# LED shoebox



## HARRY304E (Sep 15, 2010)

Dnkldorf said:


> Who has installed LED replacement fixtures for 400W HPS shoeboxes?
> 
> Manufacturer, model number ( if known) and mounting heights would be much appreciated.
> 
> ...


Does this help?:blink:
ledtronics.com/Products/ProductsDetails.aspx?WP=2018


myledlightingguide.com/LED_Shoe_Box-list.aspx


----------



## 10492 (Jan 4, 2010)

No, the question was....



Dnkldorf said:


> Who has installed LED replacement fixtures for 400W HPS shoeboxes?


Have you personally replaced 400W HPS or MH with those fixtures?

There are tons of LED fixtures on the market, but I'd like to know which ones work well and which ones might be crap, from experience, not from Google.

I'm getting tired of buying fixtures that don't cut the mustard.


----------



## HARRY304E (Sep 15, 2010)

Dnkldorf said:


> No, the question was....
> 
> 
> 
> ...


Personally no I have not.

I know what you mean however there is a lot of junk out there.


----------



## Cletis (Aug 20, 2010)

These look very promising 

http://www.globaltechled.com/


----------



## 10492 (Jan 4, 2010)

Cletis said:


> These look very promising
> 
> http://www.globaltechled.com/


Marketing makes things seem promising, Actual results vary.


----------



## Cletis (Aug 20, 2010)

Dnkldorf said:


> Marketing makes things seem promising, Actual results vary.


Well, the DOT approved these for highway use in florida.
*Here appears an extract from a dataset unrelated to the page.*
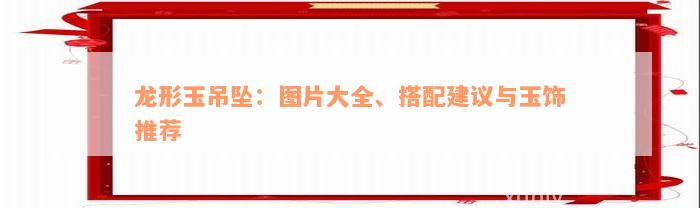 龙形玉吊坠：图片大全、搭配建议与玉饰推荐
I figured they have done some massive research into these before placing on 80 ft poles


----------



## Honestly (Feb 3, 2011)

Dnkldorf said:


> Who has installed LED replacement fixtures for 400W HPS shoeboxes?
> 
> Manufacturer, model number ( if known) and mounting heights would be much appreciated.
> 
> ...


I saw some of these recently at a Kohls. http://www.cree.com/lighting/products/outdoor
They had the "Edge" floods for building uplighting. I don't know what model the parking lot lights were, but I assume they were the same brand. They did a good job. Pole spacing was similar to 400 MH shoebox layout. Lighting was bright and even. I bet they ain't cheap.

I will try to get more info next time I am over that way. I am curious myself as I was pretty impressed with the results.


----------



## 10492 (Jan 4, 2010)

bump


----------



## crazyboy (Nov 8, 2008)

Not 400's, but have been replacing some HID lamps with screw in LED bulbs that go in the same fixture.


----------